Copy everything from the line containing "How much of" down to the line containing "1.81 meters", with both of those lines included, and reproduce them without any change.

++++ Data for the task ++++

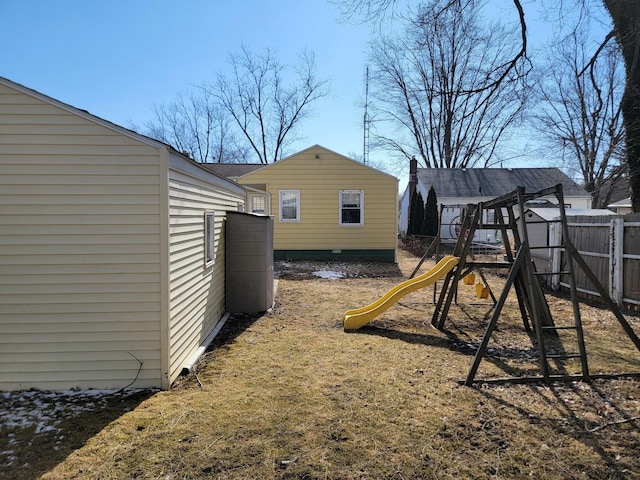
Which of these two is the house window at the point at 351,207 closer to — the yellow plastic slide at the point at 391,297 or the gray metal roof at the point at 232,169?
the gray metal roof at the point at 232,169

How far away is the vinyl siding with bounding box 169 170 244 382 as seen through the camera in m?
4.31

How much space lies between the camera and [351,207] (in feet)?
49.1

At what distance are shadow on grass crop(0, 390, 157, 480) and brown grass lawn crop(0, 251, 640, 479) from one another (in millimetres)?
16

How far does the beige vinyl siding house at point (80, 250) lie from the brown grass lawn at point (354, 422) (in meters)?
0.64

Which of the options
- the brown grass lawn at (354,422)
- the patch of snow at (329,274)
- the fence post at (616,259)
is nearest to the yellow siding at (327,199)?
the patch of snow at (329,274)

++++
++++ Data for the task ++++

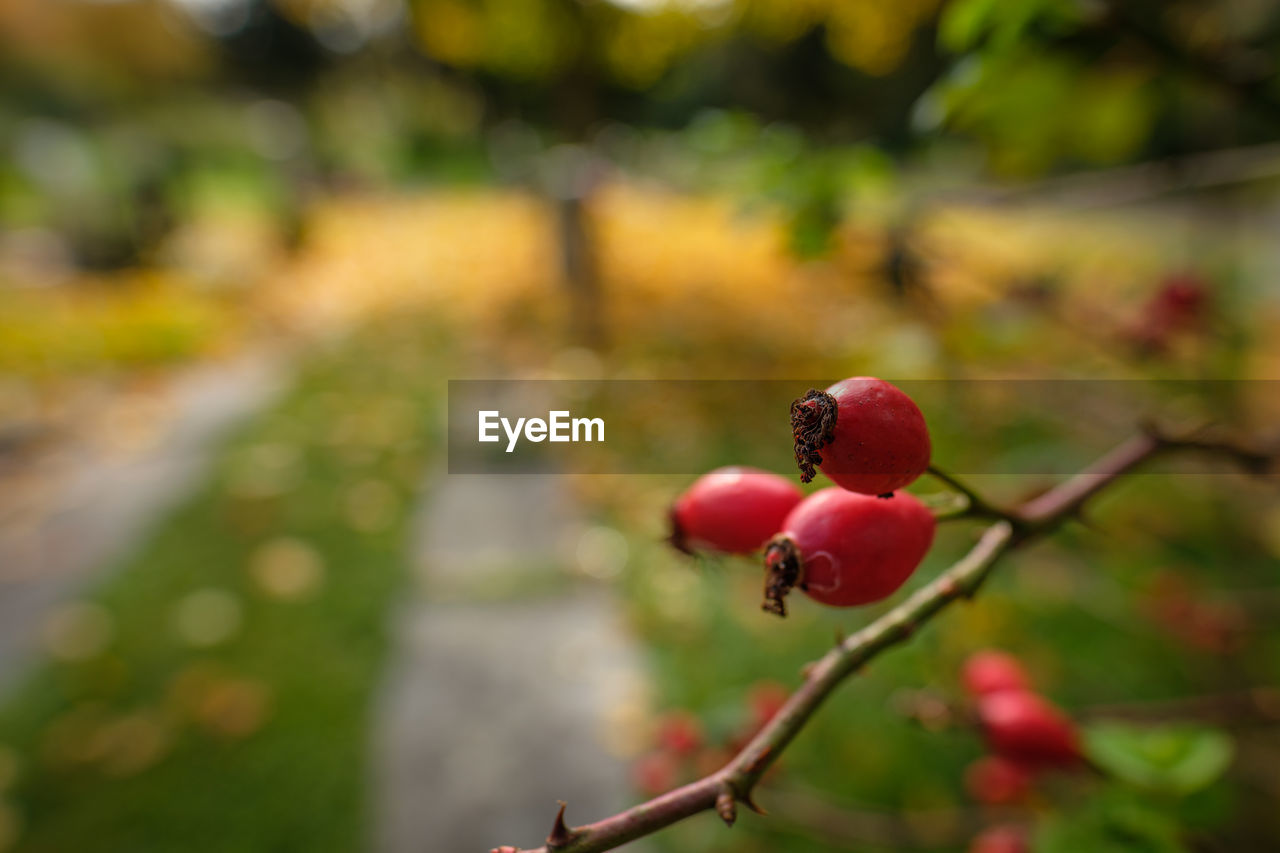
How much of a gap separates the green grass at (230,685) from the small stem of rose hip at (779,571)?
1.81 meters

++++
++++ Data for the task ++++

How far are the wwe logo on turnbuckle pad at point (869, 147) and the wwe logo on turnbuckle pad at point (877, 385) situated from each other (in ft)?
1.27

++++

## Finished answer
How much of a gap separates the green grass at (230,685) from the small stem of rose hip at (779,571)?
1.81 meters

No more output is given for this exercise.